The case for a smaller Defender has been clear for years, as product strategy types at Land Rover (is that still a valid name?) have known for more than a decade. But the advent of the latest full sized Defender four years ago has only made it stronger.

Main reasons: size and cost. Back in 1948, a Land Rover was 3.3metres long, considerably shorter than today’s Mini or a Fiat 500

READ MORE: 'Baby Defender' to join JLR's compact SUV lineup by 2027

Even the longer wheelbase version that bobbed up after a few years was shorter than today’s Ford Focus. If off-road capability still concerns the modern creators of Defenders — and their care with electronic traction, ground clearance, hardware durability and tyre spec shows it does — then compactness is a big asset they can no longer use.

Back in the day, even a humble Freelander could do better than a Range Rover in some arduous conditions, because it was smaller. And stories abound of Suzuki Jimnys — and even Fiat Panda 4x4s — outdoing Defenders on grounds of weight and size. Drive today’s Defender on road and you’ll discover that in some common conditions, London’s suburban streets for instance, the current Defender is just too big. 

If JLR wants its staple model to be relevant in the country’s major population areas, size matters.
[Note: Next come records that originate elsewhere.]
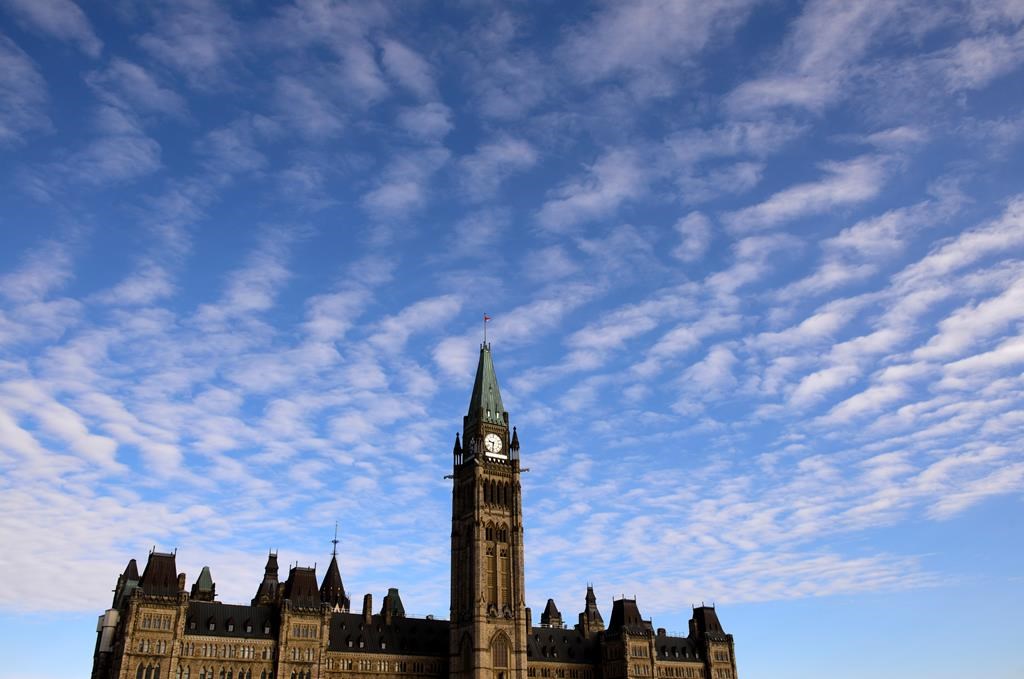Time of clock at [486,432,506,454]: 9:32
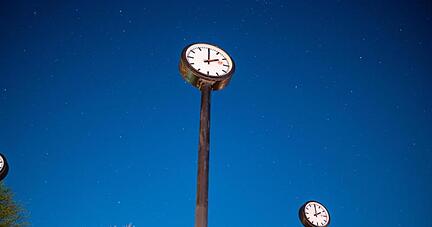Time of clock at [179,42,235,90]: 2:00
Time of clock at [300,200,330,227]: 2:00
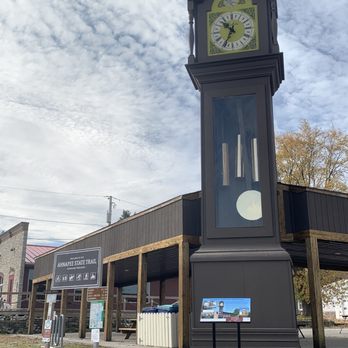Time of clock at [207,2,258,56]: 10:34
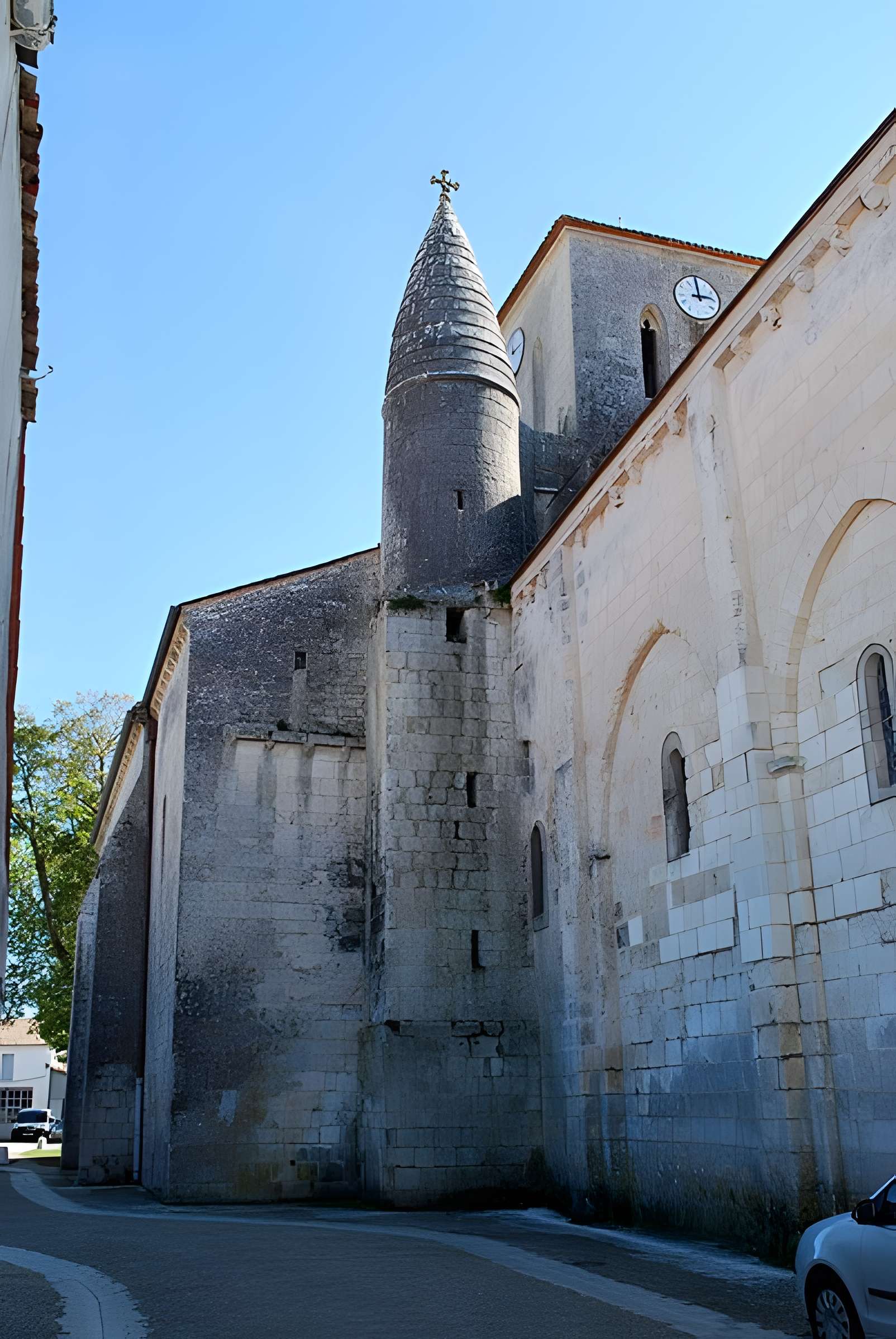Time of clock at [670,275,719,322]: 2:59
And especially width.

Second, it can’t be ideal that the cheapest of a family of off-roaders starts at £50,000-plus. Especially since it’ll be £60,000-plus in today’s money when compulsory EV models arrive. Leaves a yawning space for rivals, notably Chinese, to pile into your strongest markets at £25k less with products that do nearly as good a job.

Finally, there are the marketing concerns: today’s Defender is earmarked for a long life. What will stimulate interest in the putative Defender family over the next six years or so? Even Range Rover has support from Evoque. A small model is needed, and it’s already late.